During use, as is often the case, GitlabCI is quite mutated. And at that moment, when he already had little to do with the original, we just rewrote everything from scratch. This is how the first version of Vexor appeared, which was used only within the team.
')
At Evrone, several projects are being developed in parallel. Some of them are very large, and you need to run a lot of tests with each commit. So, under the workers constantly need to keep a lot of servers ready. And accordingly, pay for them in full.
But if you think about it, you understand:
- At night and on weekends, workers for tests are not needed at all.
- If the team is large and the process is designed in such a way that many commits are being done at the same time, then parallel workers are needed very, very much. For example, if weekly iterations are used, then usually at the end of the iteration several features are released and at the same time 5-20 pull-requests are made, each of which is accompanied by a test run. There is a situation in which you need, for example, 20+ workers.
Obviously, workers need to be lifted and removed automatically, focusing on current requests.
The first version of autoscaling was written in a couple of hours based on Amazon EC2. The implementation was very naive, but even with it, we immediately dropped the checks for the use of servers. CI began to work much more stable, because we excluded the situation when a sudden influx of tests led to a shortage of workers. Then the integration with the cloud was redone several times.
Now in a cloud the pool of servers keeps. This is managed by a separate application to which the workers are connected. The application monitors their status: live / fell / failed to start / no work. The application automatically changes the size of this pool, depending on the current state of the workers, the size of the task queue and the approximate estimate of the time spent on their execution.
Initially, we used Amazon EC2 as a cloud. But on Amazon, the disks that connect to the servers are not physically located on the host, but in a separate storage that is connected over the network. When disks are used extensively (and the test run speed is very dependent on the speed of the disks), the speed will rest on the bandwidth of the channel to the storage and the allocated bandwidth. Amazon solves this problem only for some money, which did not want to be paid at all. Considered other options: Rackspace, DigitalOcean, Azure and GCE. Comparing them, we stopped at Rackcspace.
ArchitectureNow a little about architecture.
VexorCI is not a monolithic application, but a set of related applications. For communication between them is used mainly RabbitMQ. What in our case is good rabbit:
- He is able to message acknowledgment and publisher confirm. This allows you to solve a lot of problems, in particular, allows you to write applications in the popular “Let it crash” style in Erlang. That is, if any problems occur, a crash occurs, but as soon as the service returns to normal operation, all tasks will be completed and none of them will be lost.
- RabbitMQ is a broker with the ability to build spreading topologies of queues and exchange points, as well as to set up routing between them. This makes it possible, for example, to easily test new versions of services in the production environment on current production tasks.
- RabbitMQ works steadily with large messages. The record for today is 120Mb in one message. VexorCI does not have the task to process millions of messages per minute, but the message itself can weigh tens of Mb or more (for example, when transferring logs).

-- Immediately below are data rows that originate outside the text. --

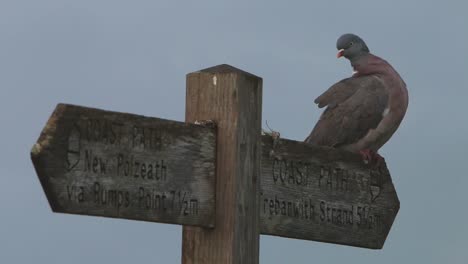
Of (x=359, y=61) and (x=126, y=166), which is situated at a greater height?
(x=359, y=61)

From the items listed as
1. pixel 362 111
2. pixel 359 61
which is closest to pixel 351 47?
pixel 359 61

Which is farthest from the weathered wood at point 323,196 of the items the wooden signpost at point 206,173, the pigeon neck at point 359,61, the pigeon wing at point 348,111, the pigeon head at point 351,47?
the pigeon head at point 351,47

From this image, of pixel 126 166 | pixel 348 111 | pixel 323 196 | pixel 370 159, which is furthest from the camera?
pixel 348 111

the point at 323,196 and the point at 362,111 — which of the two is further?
the point at 362,111

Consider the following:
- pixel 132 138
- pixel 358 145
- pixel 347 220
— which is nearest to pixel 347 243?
pixel 347 220

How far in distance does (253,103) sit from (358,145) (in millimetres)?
4475

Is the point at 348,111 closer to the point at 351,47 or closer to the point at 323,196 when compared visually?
the point at 351,47

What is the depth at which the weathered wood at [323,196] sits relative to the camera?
3920 mm

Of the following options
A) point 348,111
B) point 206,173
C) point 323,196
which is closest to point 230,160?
point 206,173

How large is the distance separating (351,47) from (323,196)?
551 centimetres

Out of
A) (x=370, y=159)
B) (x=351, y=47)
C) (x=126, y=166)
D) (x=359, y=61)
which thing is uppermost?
(x=351, y=47)

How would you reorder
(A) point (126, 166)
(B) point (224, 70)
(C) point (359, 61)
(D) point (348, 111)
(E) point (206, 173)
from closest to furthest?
(A) point (126, 166), (E) point (206, 173), (B) point (224, 70), (D) point (348, 111), (C) point (359, 61)

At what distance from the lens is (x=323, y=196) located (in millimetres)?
4184

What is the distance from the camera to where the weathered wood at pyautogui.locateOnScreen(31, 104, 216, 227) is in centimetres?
306
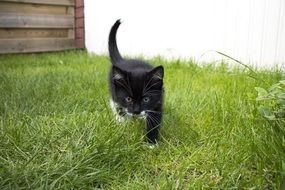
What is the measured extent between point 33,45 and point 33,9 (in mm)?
557

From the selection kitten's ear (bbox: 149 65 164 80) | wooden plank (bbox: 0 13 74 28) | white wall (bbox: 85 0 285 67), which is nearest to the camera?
kitten's ear (bbox: 149 65 164 80)

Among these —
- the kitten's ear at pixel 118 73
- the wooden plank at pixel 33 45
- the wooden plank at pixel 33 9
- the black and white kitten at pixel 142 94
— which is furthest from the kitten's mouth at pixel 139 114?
the wooden plank at pixel 33 9

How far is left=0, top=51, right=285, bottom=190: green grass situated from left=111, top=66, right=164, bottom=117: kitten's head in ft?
0.36

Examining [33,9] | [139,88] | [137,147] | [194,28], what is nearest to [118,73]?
[139,88]

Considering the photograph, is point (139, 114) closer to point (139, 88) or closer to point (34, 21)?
point (139, 88)

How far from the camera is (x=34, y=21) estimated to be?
18.3 feet

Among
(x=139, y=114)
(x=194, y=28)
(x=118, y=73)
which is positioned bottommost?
(x=139, y=114)

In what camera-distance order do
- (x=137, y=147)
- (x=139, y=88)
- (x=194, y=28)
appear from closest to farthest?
(x=137, y=147) < (x=139, y=88) < (x=194, y=28)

RabbitMQ has some known flaws, which also have to deal with:
- It requires a perfectly functioning network between the client and the server. Ideally, the server should be on the same physical host as the clients. Otherwise, rabbit customers will behave like canaries on a submarine: to fall if there are any problems that no other service sees.
- C RabbitMQ is difficult to ensure high availability. There are three solutions for this, but only federation and shovel provide real high availability. Which, unlike cluster (about which you can read here ), is not so easy to integrate into the existing architecture of the application, since they do not provide data consistency.
Since our servers are physically located in several data centers, and the pool with workers, in case of any problems with Rackspace, can switch to another data center, we use
federation to ensure stable operation of RabbitMQ.
LogsSOA-architecture entails another difficulty: collecting logs becomes a non-trivial task. When you have only a couple of applications, you can not think about it: the logs are on a few hosts, which you can always log in and get what you need. But when there are many applications, and one event is handled by several services, a single service is needed on which the logs will be stored.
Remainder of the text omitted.